Flink thowing serialization error when reading from hbase - hadoop

When I read from hbase using richfatMapFunction inside a map I am getting serialization error. What I am trying to do is if a datastream equals to a particular string read from hbase else ignore. Below is the sample program and error I am getting.
package com.abb.Flinktest
import java.text.SimpleDateFormat
import java.util.Properties
import scala.collection.concurrent.TrieMap
import org.apache.flink.addons.hbase.TableInputFormat
import org.apache.flink.api.common.functions.RichFlatMapFunction
import org.apache.flink.api.common.io.OutputFormat
import org.apache.flink.api.java.tuple.Tuple2
import org.apache.flink.streaming.api.scala.DataStream
import org.apache.flink.streaming.api.scala.StreamExecutionEnvironment
import org.apache.flink.streaming.api.scala.createTypeInformation
import org.apache.flink.streaming.connectors.kafka.FlinkKafkaConsumer08
import org.apache.flink.streaming.util.serialization.SimpleStringSchema
import org.apache.flink.util.Collector
import org.apache.hadoop.hbase.HBaseConfiguration
import org.apache.hadoop.hbase.TableName
import org.apache.hadoop.hbase.client.ConnectionFactory
import org.apache.hadoop.hbase.client.HTable
import org.apache.hadoop.hbase.client.Put
import org.apache.hadoop.hbase.client.Result
import org.apache.hadoop.hbase.client.Scan
import org.apache.hadoop.hbase.filter.BinaryComparator
import org.apache.hadoop.hbase.filter.CompareFilter
import org.apache.hadoop.hbase.filter.SingleColumnValueFilter
import org.apache.hadoop.hbase.util.Bytes
import org.apache.log4j.Level
import org.apache.flink.api.common.functions.RichMapFunction
object Flinktesthbaseread {
def main(args:Array[String])
{
val env = StreamExecutionEnvironment.createLocalEnvironment()

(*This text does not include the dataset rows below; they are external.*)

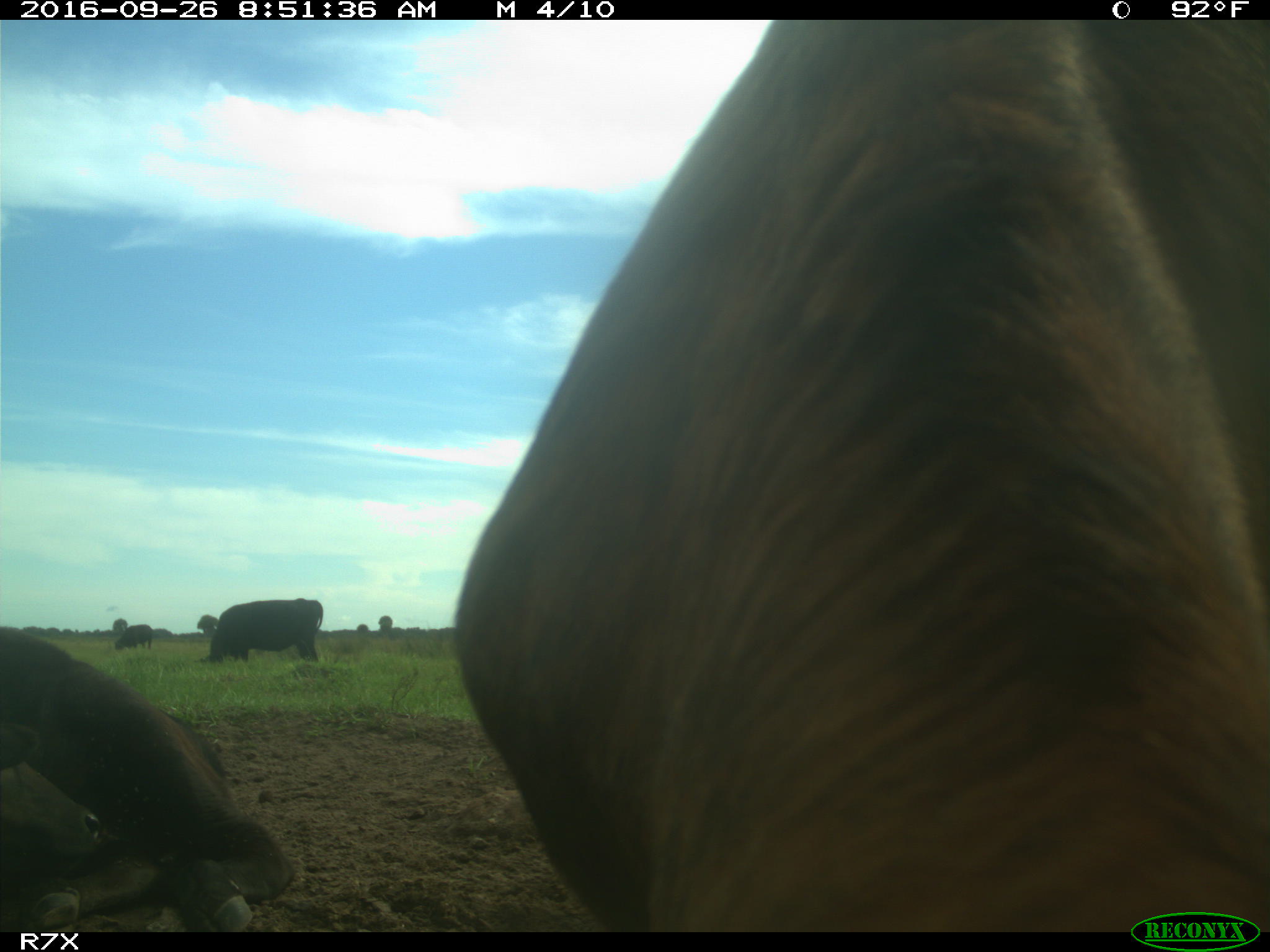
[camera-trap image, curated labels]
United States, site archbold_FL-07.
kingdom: Animalia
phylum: Chordata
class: Mammalia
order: Artiodactyla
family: Bovidae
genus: Bos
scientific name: Bos taurus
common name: domestic cow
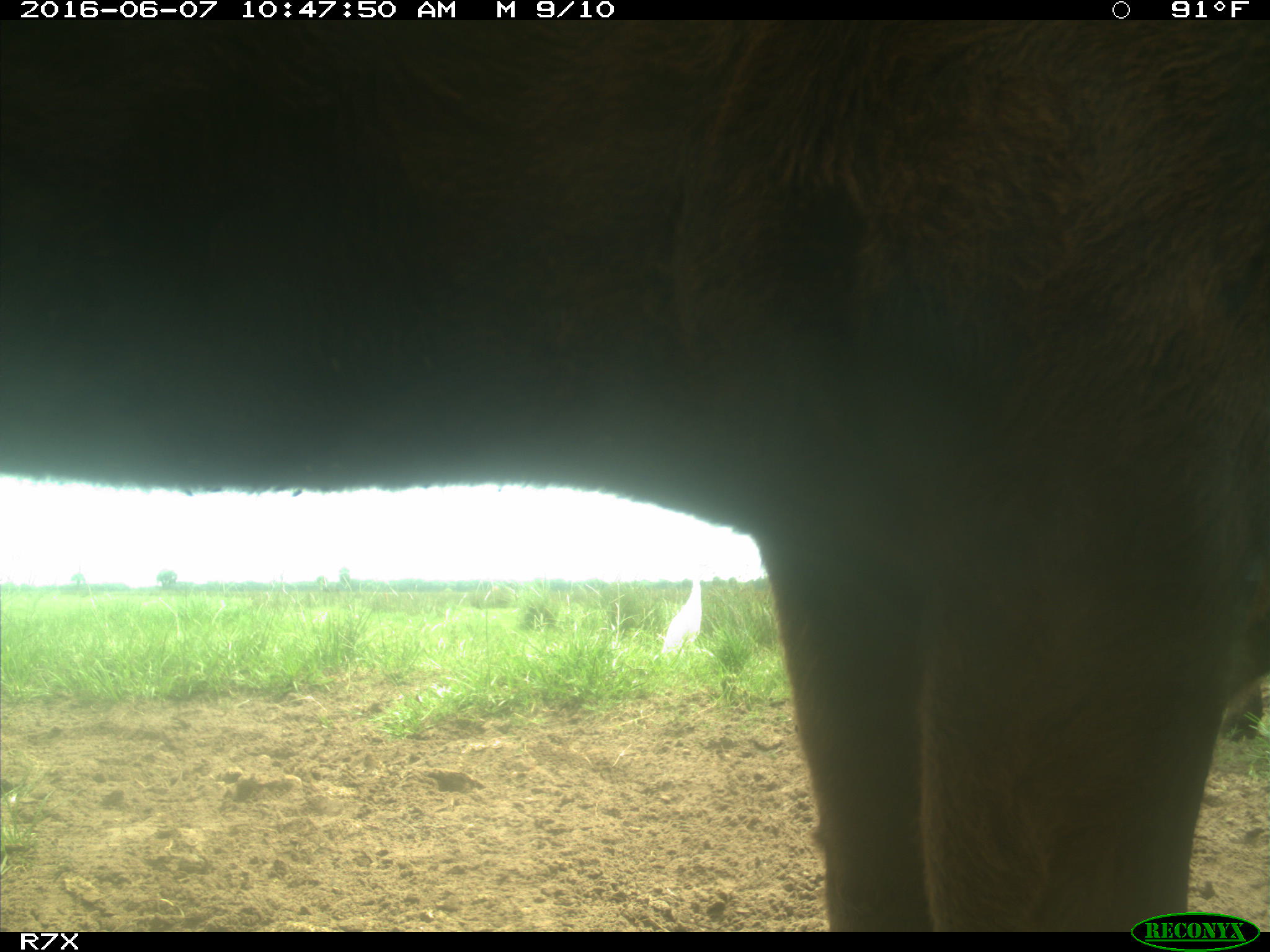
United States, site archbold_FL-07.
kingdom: Animalia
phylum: Chordata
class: Mammalia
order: Artiodactyla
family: Bovidae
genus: Bos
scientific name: Bos taurus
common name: domestic cow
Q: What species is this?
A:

val kafkaStream = env.fromElements("hello")
val c=kafkaStream.map(x => if(x.equals("hello"))kafkaStream.flatMap(new ReadHbase()) )
env.execute()
}
class ReadHbase extends RichFlatMapFunction[String,Tuple11[String,String,String,String,String,String,String,String,String,String,String]] with Serializable
{
var conf: org.apache.hadoop.conf.Configuration = null;
var table: org.apache.hadoop.hbase.client.HTable = null;
var hbaseconnection:org.apache.hadoop.hbase.client.Connection =null
var taskNumber: String = null;
var rowNumber = 0;
val serialVersionUID = 1L;
override def open(parameters: org.apache.flink.configuration.Configuration) {
println("getting table")
conf = HBaseConfiguration.create()
val in = getClass().getResourceAsStream("/hbase-site.xml")
conf.addResource(in)
hbaseconnection = ConnectionFactory.createConnection(conf)
table = new HTable(conf, "testtable");
// this.taskNumber = String.valueOf(taskNumber);
}
override def flatMap(msg:String,out:Collector[Tuple11[String,String,String,String,String,String,String,String,String,String,String]])
{
//flatmap operation here
}
override def close() {
table.flushCommits();
table.close();
}
}
}
Error:
log4j:WARN No appenders could be found for logger (org.apache.flink.api.scala.ClosureCleaner$).
log4j:WARN Please initialize the log4j system properly.
log4j:WARN See http://logging.apache.org/log4j/1.2/faq.html#noconfig for more info.
Exception in thread "main" org.apache.flink.api.common.InvalidProgramException: Task not serializable
at org.apache.flink.api.scala.ClosureCleaner$.ensureSerializable(ClosureCleaner.scala:172)
at org.apache.flink.api.scala.ClosureCleaner$.clean(ClosureCleaner.scala:164)
at org.apache.flink.streaming.api.scala.StreamExecutionEnvironment.scalaClean(StreamExecutionEnvironment.scala:617)
at org.apache.flink.streaming.api.scala.DataStream.clean(DataStream.scala:959)
at org.apache.flink.streaming.api.scala.DataStream.map(DataStream.scala:484)
at com.abb.Flinktest.Flinktesthbaseread$.main(Flinktesthbaseread.scala:45)
at com.abb.Flinktest.Flinktesthbaseread.main(Flinktesthbaseread.scala)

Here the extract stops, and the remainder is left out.